Strengths and weaknesses by genre: what each model is actually good for
Portrait photography
For portraits — editorial, corporate headshots, narrative imagery — Flux Pro is the most honest option. Skin has pores, hair has flyaways, fabric wrinkles the way real fabric wrinkles, and the model resists the temptation to over-polish. Midjourney v7 tends to apply an invisible beauty filter: skin smooths, symmetry tightens, teeth brighten. That is fine for fashion and lifestyle, wrong for documentary. DALL-E 4 sits between them with a “magazine stock” feel — competent, but rarely surprising. If your brief uses the word “authentic,” reach for Flux first.
Illustration and editorial
This is Midjourney v7’s home turf. For editorial illustration, children’s content, stylised covers and the hero images that top think-piece articles, Midjourney wins on taste alone. Its handling of Midjourney v7 styles (--style raw, --style scenic, the newer painterly presets) gives you a control surface that Flux simply does not have, and the default aesthetic is closer to what commissioning editors expect. DALL-E 4 is a reasonable fallback when you need characters to stay consistent across a series.

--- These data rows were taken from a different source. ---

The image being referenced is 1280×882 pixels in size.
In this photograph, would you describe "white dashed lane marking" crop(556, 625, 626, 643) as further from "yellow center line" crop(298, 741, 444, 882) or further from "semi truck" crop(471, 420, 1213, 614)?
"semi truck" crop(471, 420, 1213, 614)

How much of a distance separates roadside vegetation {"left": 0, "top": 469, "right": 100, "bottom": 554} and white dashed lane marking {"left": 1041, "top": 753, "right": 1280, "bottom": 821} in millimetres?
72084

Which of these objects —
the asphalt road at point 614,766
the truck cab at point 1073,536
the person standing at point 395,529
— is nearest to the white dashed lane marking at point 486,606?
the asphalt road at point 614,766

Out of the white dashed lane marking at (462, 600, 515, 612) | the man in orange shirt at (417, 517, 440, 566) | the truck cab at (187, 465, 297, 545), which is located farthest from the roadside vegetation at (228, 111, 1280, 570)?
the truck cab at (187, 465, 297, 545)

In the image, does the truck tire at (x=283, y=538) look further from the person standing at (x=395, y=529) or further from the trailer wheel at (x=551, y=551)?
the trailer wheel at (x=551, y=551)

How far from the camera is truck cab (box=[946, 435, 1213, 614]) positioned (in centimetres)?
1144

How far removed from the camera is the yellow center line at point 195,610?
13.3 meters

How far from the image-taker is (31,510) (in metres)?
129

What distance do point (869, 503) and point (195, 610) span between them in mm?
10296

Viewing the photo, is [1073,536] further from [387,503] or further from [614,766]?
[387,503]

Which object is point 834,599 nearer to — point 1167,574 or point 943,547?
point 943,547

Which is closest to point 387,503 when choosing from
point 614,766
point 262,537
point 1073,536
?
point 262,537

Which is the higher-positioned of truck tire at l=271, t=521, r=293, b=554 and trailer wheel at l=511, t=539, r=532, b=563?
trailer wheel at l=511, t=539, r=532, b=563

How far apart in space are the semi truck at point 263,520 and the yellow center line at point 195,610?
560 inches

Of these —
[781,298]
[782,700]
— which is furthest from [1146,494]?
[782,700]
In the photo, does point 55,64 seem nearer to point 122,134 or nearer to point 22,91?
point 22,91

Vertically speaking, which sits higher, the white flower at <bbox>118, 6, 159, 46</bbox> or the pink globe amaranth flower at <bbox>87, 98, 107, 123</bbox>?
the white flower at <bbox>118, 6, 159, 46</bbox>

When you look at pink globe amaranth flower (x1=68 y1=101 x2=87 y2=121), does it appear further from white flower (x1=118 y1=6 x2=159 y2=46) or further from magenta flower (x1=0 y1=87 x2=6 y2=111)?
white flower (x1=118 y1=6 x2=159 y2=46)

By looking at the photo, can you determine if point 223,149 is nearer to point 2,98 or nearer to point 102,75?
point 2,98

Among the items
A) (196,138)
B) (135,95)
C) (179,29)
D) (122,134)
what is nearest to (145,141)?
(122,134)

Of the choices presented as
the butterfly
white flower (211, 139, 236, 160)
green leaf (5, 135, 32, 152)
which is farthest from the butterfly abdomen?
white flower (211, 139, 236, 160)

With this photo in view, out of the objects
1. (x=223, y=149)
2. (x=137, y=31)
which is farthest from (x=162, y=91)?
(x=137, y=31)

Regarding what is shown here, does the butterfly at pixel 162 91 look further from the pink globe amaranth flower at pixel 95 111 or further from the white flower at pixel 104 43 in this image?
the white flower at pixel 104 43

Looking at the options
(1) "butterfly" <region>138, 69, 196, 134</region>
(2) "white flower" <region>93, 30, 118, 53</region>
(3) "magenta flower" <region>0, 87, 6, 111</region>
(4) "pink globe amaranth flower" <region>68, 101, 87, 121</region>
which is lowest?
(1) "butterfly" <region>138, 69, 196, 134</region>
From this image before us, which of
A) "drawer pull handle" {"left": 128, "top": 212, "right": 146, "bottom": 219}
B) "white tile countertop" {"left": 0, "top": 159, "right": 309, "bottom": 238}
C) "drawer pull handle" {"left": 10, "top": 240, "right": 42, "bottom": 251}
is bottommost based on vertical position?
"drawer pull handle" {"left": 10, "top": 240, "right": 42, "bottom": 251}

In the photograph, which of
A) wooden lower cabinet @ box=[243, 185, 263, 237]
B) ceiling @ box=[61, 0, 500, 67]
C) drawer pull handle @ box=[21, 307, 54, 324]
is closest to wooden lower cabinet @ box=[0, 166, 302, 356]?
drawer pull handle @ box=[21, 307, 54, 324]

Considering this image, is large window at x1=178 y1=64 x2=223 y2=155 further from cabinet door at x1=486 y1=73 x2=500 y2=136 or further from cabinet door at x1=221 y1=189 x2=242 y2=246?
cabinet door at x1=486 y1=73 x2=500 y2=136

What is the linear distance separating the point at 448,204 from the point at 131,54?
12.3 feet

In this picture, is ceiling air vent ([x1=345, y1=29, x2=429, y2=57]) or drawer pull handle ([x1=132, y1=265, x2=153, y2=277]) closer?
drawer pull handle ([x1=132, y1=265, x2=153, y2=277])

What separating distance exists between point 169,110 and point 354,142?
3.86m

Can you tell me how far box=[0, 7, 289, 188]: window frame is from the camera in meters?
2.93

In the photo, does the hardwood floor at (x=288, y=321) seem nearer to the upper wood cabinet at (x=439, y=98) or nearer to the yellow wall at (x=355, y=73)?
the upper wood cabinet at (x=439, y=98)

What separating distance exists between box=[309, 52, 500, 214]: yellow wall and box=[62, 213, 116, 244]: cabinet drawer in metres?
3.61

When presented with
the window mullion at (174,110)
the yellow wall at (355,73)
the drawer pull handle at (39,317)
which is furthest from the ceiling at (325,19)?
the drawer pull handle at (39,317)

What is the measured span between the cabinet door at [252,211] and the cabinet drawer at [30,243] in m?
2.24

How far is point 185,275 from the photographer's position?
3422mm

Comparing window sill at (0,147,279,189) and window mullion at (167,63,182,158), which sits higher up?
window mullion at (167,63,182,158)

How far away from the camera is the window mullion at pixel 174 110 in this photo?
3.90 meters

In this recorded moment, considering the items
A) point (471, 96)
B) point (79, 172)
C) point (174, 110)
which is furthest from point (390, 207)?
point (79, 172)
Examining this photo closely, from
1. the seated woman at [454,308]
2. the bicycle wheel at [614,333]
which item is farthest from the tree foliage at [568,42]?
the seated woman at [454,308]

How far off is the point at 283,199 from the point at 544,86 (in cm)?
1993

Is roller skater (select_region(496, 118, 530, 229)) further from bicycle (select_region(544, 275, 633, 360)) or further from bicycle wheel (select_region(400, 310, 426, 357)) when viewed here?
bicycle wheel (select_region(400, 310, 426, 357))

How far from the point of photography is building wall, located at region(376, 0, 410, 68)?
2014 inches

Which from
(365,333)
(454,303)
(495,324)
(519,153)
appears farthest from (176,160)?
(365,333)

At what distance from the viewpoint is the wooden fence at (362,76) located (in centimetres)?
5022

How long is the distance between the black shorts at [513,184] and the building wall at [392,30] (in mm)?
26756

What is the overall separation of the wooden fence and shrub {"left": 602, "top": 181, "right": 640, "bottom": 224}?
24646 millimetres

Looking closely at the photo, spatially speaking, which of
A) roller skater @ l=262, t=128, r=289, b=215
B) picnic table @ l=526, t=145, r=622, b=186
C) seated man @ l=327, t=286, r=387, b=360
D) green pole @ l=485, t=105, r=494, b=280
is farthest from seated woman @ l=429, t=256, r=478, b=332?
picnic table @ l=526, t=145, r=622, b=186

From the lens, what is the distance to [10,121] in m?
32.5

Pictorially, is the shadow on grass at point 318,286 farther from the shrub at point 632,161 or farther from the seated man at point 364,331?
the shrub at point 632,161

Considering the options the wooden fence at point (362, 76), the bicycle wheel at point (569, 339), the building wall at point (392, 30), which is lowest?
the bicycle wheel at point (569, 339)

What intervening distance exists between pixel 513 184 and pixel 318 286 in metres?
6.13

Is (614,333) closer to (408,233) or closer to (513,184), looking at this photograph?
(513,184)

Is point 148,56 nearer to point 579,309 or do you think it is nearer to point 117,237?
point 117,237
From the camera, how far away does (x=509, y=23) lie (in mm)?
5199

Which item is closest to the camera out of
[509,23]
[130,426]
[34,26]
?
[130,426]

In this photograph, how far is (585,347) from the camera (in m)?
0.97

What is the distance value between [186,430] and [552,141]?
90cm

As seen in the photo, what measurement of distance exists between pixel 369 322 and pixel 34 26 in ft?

Flux is the wrong tool here, not because it cannot make illustrations — it can — but because fighting its photorealism bias burns time you do not have.
Product and e-commerce
For clean product shots on uninterrupted backgrounds, Flux Pro quality is the benchmark. Lighting is physically plausible (reflections land where they should), materials read correctly (brushed aluminium looks brushed, not painted), and text on packaging renders legibly. Midjourney tends to over-dramatise product shots — moody lighting, artful shadows — which is great for a launch campaign and wrong for a catalogue. DALL-E 4 is a reliable middle ground, particularly strong when you need the product in a scene with people.
Character and comic work
If you are building a brand mascot, a recurring newsletter illustration or a comic panel series, DALL-E 4’s Character ID is the deciding feature. You define a character once, and subsequent prompts can reference that identity with high fidelity across wildly different scenes. Midjourney v7’s --cref works, but drifts over longer sequences — by panel five, the face has narrowed and the hair has shifted. Flux has no native equivalent and needs a more technical pipeline (IP-Adapter plus a LoRA trained on the character) that is fine for engineers and cumbersome for everyone else. For a weekly series, the workflow cost of that difference adds up quickly.
Pricing: AI image generator cost comparison across realistic volumes
Price headlines lie. “0.04 dollars per image” sounds the same from two vendors, but what matters is your monthly output and how much of that output is throwaway. Any serious pricing comparison has to include iteration overhead — the number of generations it takes to land on one usable image — which is usually a 3–5x multiplier on “final images delivered” for professional work, and higher for complex briefs. We mapped four realistic team scenarios and priced them honestly on that basis.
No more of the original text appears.